*** Opening STUDY MATERIAL ***

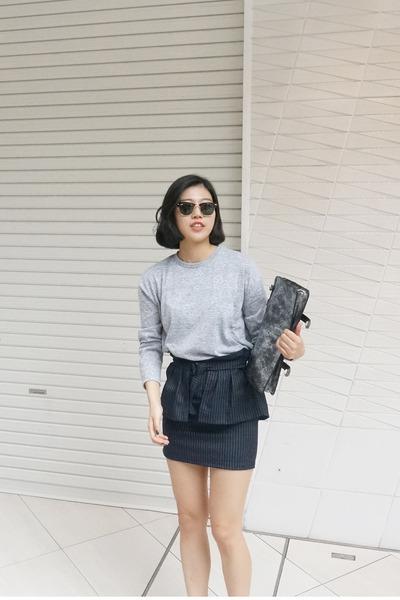 poly deersalad skirt -  ray-ban sunglasses - cotton deersalad top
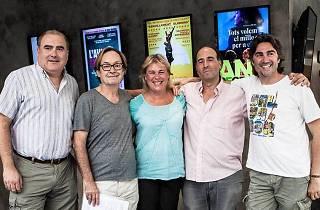 Ventura Pons amb tot l'equip del cinema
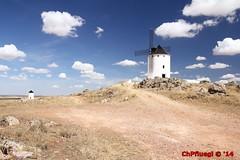 IMG_4909 (Pfluegl) Tags: wallpaper windmill de spain viento molino espana spanien hintergrund pfluegl windmhle windmuehle herencia pflgl chpfluegl chpflgl pflueglchpflgl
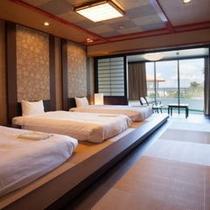 琉球ルーム/ご家族・グループに嬉しい広々した48平米の和室ベッドルーム。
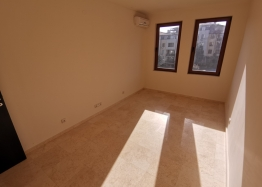 Новый трехкомнатный апартамент на первой линии Святого Власа. Фото 21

*** Closing STUDY MATERIAL ***

_EXERCISE BRIEF:_ Except for the pictures, set down all of the records exactly.

_RESPONSE:_
 poly deersalad skirt -  ray-ban sunglasses - cotton deersalad top
 Ventura Pons amb tot l'equip del cinema
 IMG_4909 (Pfluegl) Tags: wallpaper windmill de spain viento molino espana spanien hintergrund pfluegl windmhle windmuehle herencia pflgl chpfluegl chpflgl pflueglchpflgl
 琉球ルーム/ご家族・グループに嬉しい広々した48平米の和室ベッドルーム。
 Новый трехкомнатный апартамент на первой линии Святого Власа. Фото 21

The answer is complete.